Objective =
Rewrite the passage of the Christmas longing post starting at "A Christmas Longing" and ending at "depended on it.", replacing "freezing cold" with "bitter cold".

Text section =
━━━━━━━━━━━━━━━━
Thursday, December 2, 2010

A Christmas Longing






I loved, loved, loved all the comments on the previous post. Thank you for taking the time to share your thoughts and tips. So much wise advise. Plus, it’s wonderful to know we Grinches aren’t alone at this Most Wonderful Time of The Year. I was blessed by hearing your stories, and related to so many of them. I identity with the feelings of stress and loss, the agitation of perfectionistic inclinations, and the yearnings for “something more” than the surface glitter. I laughed out loud at Susan’s story of the Furby craze, remembering the time I made my husband wait outside of Target in the freezing cold, dark, morning hours in order to snag some Cabbage Patch dolls. My children’s lives depended on it.

There’s a theme here.

There is a deep longing.

Underneath the corporate insanity, the meaningless busyness, the nauseating materialism, and the enslavement to the obligations of tradition… there is a yearning for something real. Something deep and mysterious and ravishingly beautiful. There is an unarticulated desperation for the miraculous.

For most of us who did not have to endure tragic childhoods, Christmas was the time of infinite promise. A day when all our wants would be supplied. When our needs would be met. When all of our impossible dreams would come true.
━━━━━━━━━━━━━━━━
[Recorded data]

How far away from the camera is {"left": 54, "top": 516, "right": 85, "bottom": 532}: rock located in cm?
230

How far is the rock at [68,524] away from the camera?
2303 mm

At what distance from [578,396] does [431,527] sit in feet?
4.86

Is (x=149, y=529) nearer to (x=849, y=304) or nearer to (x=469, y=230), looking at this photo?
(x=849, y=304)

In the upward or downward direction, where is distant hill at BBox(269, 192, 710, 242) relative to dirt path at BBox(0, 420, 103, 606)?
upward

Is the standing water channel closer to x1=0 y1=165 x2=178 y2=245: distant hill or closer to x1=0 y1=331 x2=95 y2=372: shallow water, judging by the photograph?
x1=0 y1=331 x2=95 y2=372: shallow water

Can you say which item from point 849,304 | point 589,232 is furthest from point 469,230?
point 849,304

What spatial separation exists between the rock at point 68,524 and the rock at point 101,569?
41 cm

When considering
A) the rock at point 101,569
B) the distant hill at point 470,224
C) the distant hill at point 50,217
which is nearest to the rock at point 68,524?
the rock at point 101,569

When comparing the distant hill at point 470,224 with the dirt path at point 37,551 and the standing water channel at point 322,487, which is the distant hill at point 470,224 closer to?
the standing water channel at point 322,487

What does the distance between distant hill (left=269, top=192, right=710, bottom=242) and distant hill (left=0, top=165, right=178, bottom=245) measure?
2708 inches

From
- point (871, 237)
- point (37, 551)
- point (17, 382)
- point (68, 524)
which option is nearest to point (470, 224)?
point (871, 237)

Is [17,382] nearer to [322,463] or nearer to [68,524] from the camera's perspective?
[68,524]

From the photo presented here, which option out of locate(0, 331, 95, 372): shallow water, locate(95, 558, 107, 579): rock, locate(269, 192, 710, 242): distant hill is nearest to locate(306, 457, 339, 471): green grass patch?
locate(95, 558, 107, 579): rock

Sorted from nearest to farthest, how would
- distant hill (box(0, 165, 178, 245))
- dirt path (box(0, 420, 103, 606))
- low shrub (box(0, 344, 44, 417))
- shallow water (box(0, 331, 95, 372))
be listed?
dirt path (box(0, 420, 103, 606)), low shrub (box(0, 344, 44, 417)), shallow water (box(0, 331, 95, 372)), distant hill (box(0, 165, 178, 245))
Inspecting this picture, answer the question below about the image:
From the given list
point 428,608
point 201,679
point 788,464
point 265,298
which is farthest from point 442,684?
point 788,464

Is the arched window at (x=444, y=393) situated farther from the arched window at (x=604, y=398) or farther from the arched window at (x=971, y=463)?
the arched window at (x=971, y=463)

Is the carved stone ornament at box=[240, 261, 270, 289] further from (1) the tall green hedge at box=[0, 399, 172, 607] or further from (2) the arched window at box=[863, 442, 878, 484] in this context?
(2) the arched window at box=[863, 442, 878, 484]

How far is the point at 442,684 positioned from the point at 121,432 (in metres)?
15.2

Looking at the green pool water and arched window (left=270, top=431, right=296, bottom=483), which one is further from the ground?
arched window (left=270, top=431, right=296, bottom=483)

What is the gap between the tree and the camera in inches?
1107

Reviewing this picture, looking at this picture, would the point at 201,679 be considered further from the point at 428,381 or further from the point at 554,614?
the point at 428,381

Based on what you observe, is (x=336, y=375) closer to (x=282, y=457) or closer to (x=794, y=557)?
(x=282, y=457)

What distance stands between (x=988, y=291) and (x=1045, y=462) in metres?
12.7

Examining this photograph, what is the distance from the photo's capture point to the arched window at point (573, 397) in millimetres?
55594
━━━━━━━━━━━━━━━━
Exercise result =
A Christmas Longing






I loved, loved, loved all the comments on the previous post. Thank you for taking the time to share your thoughts and tips. So much wise advise. Plus, it’s wonderful to know we Grinches aren’t alone at this Most Wonderful Time of The Year. I was blessed by hearing your stories, and related to so many of them. I identity with the feelings of stress and loss, the agitation of perfectionistic inclinations, and the yearnings for “something more” than the surface glitter. I laughed out loud at Susan’s story of the Furby craze, remembering the time I made my husband wait outside of Target in the bitter cold, dark, morning hours in order to snag some Cabbage Patch dolls. My children’s lives depended on it.